┌──

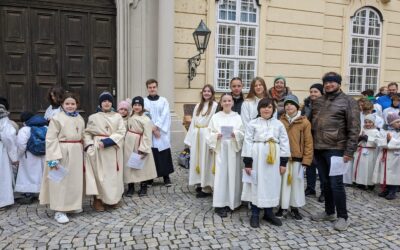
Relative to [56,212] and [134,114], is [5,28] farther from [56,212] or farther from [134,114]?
[56,212]

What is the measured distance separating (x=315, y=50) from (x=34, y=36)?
7.56m

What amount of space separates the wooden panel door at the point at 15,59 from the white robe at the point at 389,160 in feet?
23.3

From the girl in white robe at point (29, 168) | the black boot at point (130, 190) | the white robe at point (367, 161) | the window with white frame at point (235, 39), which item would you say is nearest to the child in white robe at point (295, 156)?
the white robe at point (367, 161)

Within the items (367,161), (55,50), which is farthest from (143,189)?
(55,50)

└──

== Directions for this task ==
Copy every line above word for word, leaving out the picture.

== Result for this exercise ==
Relative to [56,212] and [134,114], is [5,28] farther from [56,212] or farther from [134,114]?
[56,212]

What is the measured distance separating (x=315, y=50) from (x=34, y=36)?
7.56m

What amount of space separates the wooden panel door at the point at 15,59 from the white robe at the point at 389,160 in feet?
23.3

From the girl in white robe at point (29, 168) | the black boot at point (130, 190) | the white robe at point (367, 161) | the window with white frame at point (235, 39), which item would you say is nearest to the child in white robe at point (295, 156)?
the white robe at point (367, 161)

Within the items (367,161), (55,50), which is farthest from (143,189)?
(55,50)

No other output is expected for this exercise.